Que reste-t-il cinquante ans après des rêves de la génération peace and love, de cette jeunesse dorée, droguée, qui rêvait d’un nouveau monde, plus juste, plus humain ? Pas grand chose, si on en croit la satire corrosive du lucide et brillant Mike Bartlett. S’emparant de ce texte acide, mordant, Nora Granovsky signe un spectacle piquant, ciselé, qui malgré quelques baisses de régime enchante.
En 1967, dans un salon d’une banlieue de Londres, qui prend vie grâce à quelques meubles, quelques objets dispersés çà et là, deux frères épiloguent sur leur avenir, confrontent leurs points de vue différents sur la vie. L’ainé, Henry (étonnant Emile Falk-Blin) a tout du petit cadre étriqué, respectueux des règles. Il travaille dur pour un salaire de misère. Le benjamin, Kenneth (excellent Bertrand Poncet) est étudiant à Oxford. Brillant, dilettante et exubérant, il rêve d’ailleurs, d’une société sans barrières, tout en vivant au crochet de la société, de ses parents. L’arrivée de la perchée fiancée du premier, la très jolie Sandra (décalée et lumineuse Jeanne Lepers) va finir de creuser le fossé existentiel entre les deux frangins. Quelques joints, quelques baisers échangés, vont faire fi des codes familiaux, le plus jeune emballe la damoiselle et fuit la banalité du quotidien pour un monde fantasmé.

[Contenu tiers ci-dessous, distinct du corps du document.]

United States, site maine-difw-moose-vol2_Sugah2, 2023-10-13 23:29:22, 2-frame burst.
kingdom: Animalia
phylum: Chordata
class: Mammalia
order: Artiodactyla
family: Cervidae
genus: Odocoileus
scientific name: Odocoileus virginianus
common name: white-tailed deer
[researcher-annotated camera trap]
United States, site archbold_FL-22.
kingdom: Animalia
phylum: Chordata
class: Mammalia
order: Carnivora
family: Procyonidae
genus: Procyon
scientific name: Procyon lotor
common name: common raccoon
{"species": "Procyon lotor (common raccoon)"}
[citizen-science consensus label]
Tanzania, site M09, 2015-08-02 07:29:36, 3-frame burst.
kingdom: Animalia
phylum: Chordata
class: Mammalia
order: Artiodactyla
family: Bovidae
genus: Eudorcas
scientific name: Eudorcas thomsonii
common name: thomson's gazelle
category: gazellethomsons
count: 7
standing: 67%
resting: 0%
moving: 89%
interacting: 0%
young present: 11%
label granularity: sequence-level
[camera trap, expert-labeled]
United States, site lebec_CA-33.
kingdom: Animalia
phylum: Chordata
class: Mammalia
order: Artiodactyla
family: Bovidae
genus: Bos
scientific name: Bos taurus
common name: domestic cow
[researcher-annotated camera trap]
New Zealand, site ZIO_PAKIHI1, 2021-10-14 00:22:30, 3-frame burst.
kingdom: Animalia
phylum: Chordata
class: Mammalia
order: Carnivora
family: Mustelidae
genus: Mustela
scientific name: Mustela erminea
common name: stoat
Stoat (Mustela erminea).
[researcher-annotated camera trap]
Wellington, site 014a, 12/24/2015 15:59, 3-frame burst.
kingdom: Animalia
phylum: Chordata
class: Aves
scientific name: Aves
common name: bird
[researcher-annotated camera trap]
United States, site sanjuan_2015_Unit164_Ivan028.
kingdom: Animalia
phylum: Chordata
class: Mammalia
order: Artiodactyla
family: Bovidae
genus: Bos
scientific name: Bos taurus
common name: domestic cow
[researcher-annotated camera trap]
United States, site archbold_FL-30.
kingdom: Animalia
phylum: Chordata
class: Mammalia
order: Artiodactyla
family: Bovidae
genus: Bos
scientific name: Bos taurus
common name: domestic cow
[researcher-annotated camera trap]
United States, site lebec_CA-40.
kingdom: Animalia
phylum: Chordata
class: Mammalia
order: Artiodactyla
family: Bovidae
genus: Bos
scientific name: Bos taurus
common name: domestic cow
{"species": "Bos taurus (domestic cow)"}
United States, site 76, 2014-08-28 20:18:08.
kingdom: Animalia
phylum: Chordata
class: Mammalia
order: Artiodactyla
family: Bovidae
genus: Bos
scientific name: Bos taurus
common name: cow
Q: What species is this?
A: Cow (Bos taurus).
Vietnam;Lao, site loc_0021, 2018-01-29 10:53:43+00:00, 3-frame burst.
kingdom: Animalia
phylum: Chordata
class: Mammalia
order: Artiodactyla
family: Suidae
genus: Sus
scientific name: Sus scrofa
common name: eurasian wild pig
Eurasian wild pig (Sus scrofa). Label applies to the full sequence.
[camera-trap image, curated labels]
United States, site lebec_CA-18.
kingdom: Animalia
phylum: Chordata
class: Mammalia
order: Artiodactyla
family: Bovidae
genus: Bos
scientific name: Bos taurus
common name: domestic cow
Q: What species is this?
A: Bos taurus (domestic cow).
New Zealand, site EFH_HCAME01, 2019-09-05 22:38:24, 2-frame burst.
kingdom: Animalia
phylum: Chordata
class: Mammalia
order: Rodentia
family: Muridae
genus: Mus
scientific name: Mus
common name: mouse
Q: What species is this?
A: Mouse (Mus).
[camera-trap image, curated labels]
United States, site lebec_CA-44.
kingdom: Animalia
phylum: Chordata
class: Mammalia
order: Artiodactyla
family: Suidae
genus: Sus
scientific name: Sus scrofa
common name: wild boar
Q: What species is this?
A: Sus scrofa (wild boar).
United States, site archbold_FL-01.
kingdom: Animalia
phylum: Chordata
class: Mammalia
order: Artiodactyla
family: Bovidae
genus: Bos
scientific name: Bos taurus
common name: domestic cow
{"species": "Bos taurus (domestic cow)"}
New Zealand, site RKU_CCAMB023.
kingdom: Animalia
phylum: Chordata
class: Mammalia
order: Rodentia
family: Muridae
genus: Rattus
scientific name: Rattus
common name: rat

Vingt ans plus tard, on retrouve nos deux tourtereaux. Ils sont mariés, vivent dans un pavillon de banlieue triste et morne et sont flanqués de deux enfants. Loin de leur rêve de jeunes adultes libertaires, le thatchérisme a eu la peau de leurs belles idées d’idéalistes. Survivants à haute dose d’alcool, ils ont fini par entrer dans le triste moule de la normalité. Niant leurs anciennes idéologies, le couple, caricature de la petite bourgeoisie, brûle les derniers feux de leur passion passée dans la tromperie anéantissant à jamais l’espoir d’un avenir radieux pour leur progéniture. Il faudra encore 20 ans, et des années de crise économique, pour que leur fille (épatante Juliette Savary), la quarantaine approchant, leur demande un solde de tout compte pour avoir bousillé sa vie, celle de son frère, le jour où ils ont abandonné de donner un sens à leur vie.
Avec un cynisme drolatique, une espièglerie noire, Mike Bartlett ausculte les maux de cette société utopiste des années 1960 qui n’a pas su aller jusqu’au bout de leur paradigme, s’adapter à l’agressivité économique. Les années passant, le sexe, la drogue et le rock’n roll consommés à outrance, leurs chimères consumées par la triste et banale réalité, les hérauts de la génération baba-cool se sont perdus en chemin et ont fini par s’enfermer dans tous les clichés qu’ils raillaient, combattaient. Plume acérée, le dramaturge anglais esquisse un portrait au vitriol de ces adultes sacrifiés sur l’autel de la mondialisation et signe une pièce douce-amère terriblement drôle, sensiblement mélancolique, que la mise en scène fine, enjouée, de Nora Granovsky souligne avec ingéniosité. Si parfois le propos de ce règlement de compte familial retombe faute d’un rythme soutenu sur la totalité du spectacle et se perd dans quelques digressions inutiles, l’ensemble séduit et nous attrape en plein vol nous obligeant à réfléchir aux idéaux, aux valeurs que nos parents nous ont transmises et à ceux, celles que l’on léguera à nos enfants.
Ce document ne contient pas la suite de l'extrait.